How to Stay Thick but Toned
Things You'll Need
- Dumbbells
- Barbell
Instructions
-
-
1
Warm up by walking or jogging for 10 minutes.
-
2
Complete pushups to work your chest. Lie on your stomach on a mat. Place your hands flat on the floor directly under your shoulders. Lift your body up, balancing on your palms and toes. Your body should be in a straight line. Bend your elbows and lower yourself to the floor. Straighten your arms to lift yourself back up. Repeat 10 times. If the exercise is too hard, balance on your knees instead of your toes.
-
3
Perform the barbell pullover to work your latissimus dorsi, or middle back. Lie with the top of your back on a bench. Bend your knees 90 degrees and place your feet flat on the floor. Hold a barbell with both hands above your head. Your palms should face the wall in front of you. Bend your elbows slightly. Lower the barbell down and behind your head. Lift the barbell back up. Repeat eight times.
-
4
Do the overhead press to tone your shoulders. Stand with your feet hip-width apart. Hold a dumbbell in each hand. Lift the dumbbells up to shoulder level, with your elbows bent. Your palms should face the wall in front of you. Raise the dumbbells up toward the ceiling, straightening your arms. Lower the dumbbells back down. Repeat eight times.
-
5
Build your biceps with bicep curls. Stand with your feet hip-width apart. Hold a dumbbell in each hand with your arms along your sides. Bend your elbows and bring the dumbbells to your shoulders. Straighten your arms to lower the dumbbells. Repeat 10 times.
-
6
Perform squats to work your quads and glutes. Stand with your feet hip-width apart.
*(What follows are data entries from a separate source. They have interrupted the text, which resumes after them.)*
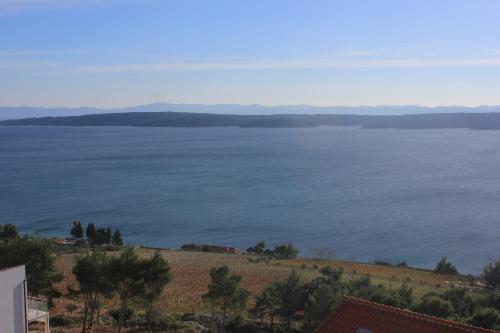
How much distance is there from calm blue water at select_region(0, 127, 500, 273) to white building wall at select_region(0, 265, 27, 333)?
101ft

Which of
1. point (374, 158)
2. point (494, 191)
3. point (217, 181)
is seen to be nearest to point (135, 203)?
point (217, 181)

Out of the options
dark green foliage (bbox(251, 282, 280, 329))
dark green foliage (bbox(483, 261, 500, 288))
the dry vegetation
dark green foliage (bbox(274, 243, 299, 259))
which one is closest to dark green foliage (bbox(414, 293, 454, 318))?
dark green foliage (bbox(251, 282, 280, 329))

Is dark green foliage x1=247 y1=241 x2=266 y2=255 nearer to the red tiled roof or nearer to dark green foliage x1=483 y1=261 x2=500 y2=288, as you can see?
dark green foliage x1=483 y1=261 x2=500 y2=288

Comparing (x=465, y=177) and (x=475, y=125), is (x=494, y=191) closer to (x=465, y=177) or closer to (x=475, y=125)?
(x=465, y=177)

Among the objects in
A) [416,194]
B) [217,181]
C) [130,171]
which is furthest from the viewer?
[130,171]

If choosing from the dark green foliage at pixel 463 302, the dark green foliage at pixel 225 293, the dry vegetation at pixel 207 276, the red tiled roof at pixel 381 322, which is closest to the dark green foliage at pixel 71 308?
the dry vegetation at pixel 207 276

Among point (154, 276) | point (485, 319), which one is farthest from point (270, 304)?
point (485, 319)

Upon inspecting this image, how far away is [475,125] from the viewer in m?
192

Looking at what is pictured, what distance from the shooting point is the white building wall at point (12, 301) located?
27.7 feet

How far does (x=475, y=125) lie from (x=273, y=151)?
109 metres

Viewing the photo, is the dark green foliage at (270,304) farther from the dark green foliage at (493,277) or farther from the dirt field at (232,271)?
the dark green foliage at (493,277)

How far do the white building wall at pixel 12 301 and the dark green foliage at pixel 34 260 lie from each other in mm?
3535

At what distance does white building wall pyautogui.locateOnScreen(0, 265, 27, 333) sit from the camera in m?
8.45

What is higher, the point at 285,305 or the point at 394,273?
the point at 285,305
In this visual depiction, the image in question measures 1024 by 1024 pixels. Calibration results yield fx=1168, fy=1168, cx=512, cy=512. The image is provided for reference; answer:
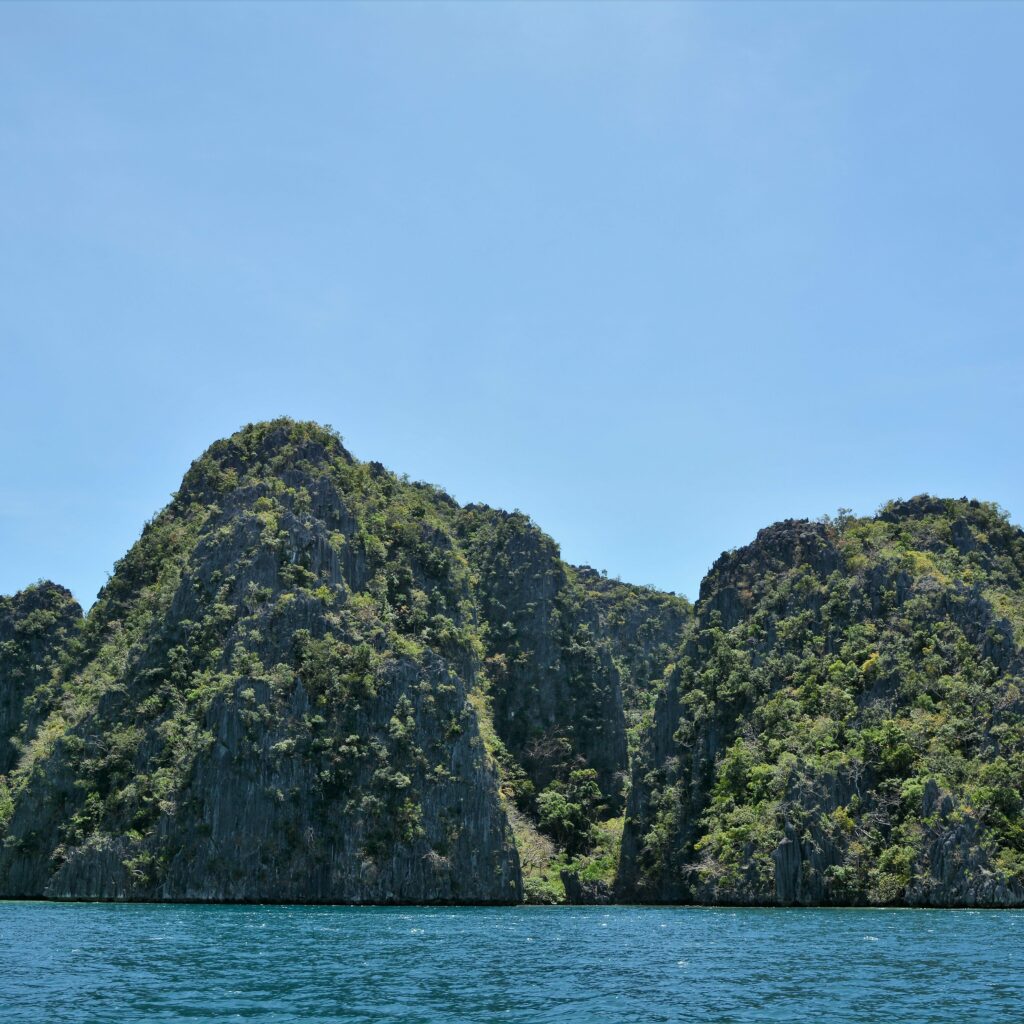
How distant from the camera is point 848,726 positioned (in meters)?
102

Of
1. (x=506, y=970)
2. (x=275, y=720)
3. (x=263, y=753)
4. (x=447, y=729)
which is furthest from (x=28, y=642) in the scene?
(x=506, y=970)

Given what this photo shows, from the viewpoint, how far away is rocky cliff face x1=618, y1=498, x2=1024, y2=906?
87.2m

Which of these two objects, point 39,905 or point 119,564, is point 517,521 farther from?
point 39,905

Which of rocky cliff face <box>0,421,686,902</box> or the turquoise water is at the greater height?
rocky cliff face <box>0,421,686,902</box>

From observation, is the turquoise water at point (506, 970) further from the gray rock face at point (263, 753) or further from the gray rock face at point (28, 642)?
the gray rock face at point (28, 642)

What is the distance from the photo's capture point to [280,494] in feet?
410

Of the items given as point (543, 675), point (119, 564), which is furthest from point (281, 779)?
point (543, 675)

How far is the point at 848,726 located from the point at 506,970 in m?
66.9

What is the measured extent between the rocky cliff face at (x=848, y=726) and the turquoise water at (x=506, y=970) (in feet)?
61.3

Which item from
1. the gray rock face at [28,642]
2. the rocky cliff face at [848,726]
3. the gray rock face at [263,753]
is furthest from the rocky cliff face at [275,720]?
the rocky cliff face at [848,726]

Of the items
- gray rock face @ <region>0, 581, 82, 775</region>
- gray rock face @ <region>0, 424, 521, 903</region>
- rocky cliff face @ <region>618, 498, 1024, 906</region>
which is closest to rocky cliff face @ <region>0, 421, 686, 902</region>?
gray rock face @ <region>0, 424, 521, 903</region>

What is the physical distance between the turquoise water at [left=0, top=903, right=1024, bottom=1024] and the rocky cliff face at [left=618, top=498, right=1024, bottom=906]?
61.3 ft

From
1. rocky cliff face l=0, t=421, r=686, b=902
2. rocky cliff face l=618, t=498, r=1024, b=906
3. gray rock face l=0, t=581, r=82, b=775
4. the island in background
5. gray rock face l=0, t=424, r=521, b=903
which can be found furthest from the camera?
gray rock face l=0, t=581, r=82, b=775

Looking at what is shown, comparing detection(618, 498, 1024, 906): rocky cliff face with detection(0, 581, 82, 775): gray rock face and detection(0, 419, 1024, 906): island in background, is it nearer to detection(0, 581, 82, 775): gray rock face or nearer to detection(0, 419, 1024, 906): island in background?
detection(0, 419, 1024, 906): island in background
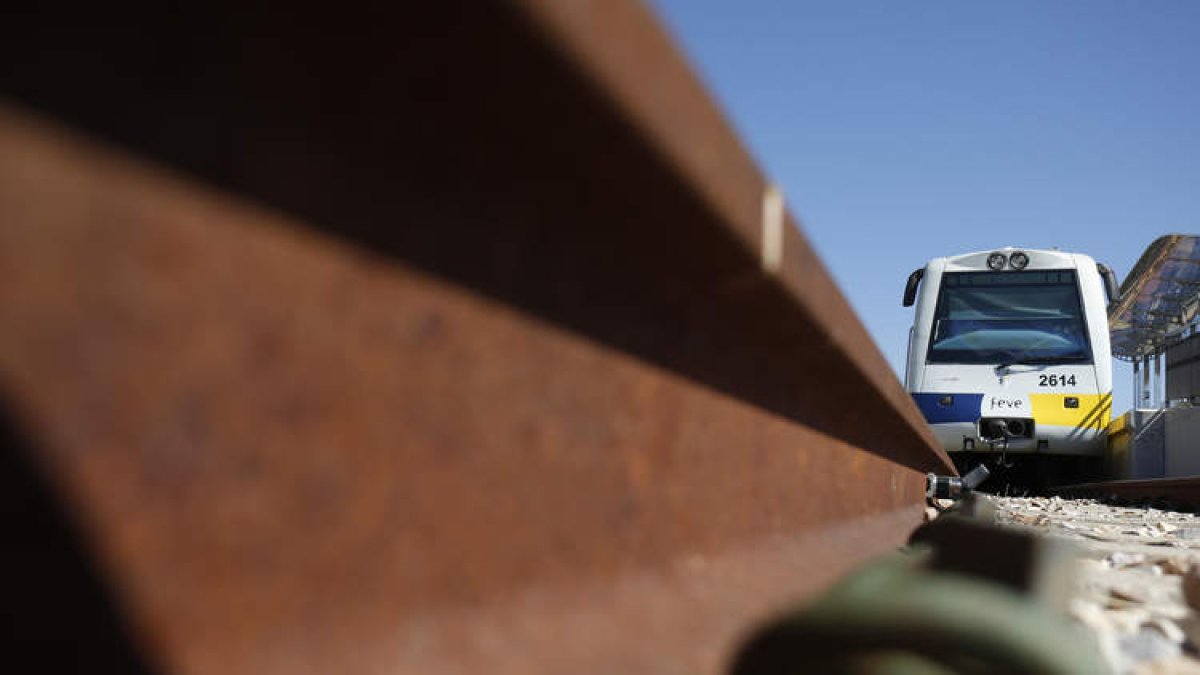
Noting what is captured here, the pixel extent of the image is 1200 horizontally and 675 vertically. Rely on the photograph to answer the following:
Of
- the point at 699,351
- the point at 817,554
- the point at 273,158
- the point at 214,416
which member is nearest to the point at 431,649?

Place a barbell across the top of your shoulders. Bend your knees until your legs are bent just past 90 degrees. Do not allow your knees to go past your toes. Keep your back flat. Stand back up. Repeat eight times.
-
7
Complete lunges to work your quads. Stand up with your feet together. Hold a dumbbell in each hand with your arms straight along your sides. Your palms should be facing you. Take a large step forward with your right foot. Bend both of your legs 90 degrees. Do not allow your knee to go past your toes. Step back with your right leg, returning to the starting position. Repeat 10 times on each leg.
-
8
Do the plank to work your abs. Get into a pushup position with your body in a straight line. Hold the position for 30 seconds.
-
9
Cool down by walking or jogging for 10 minutes.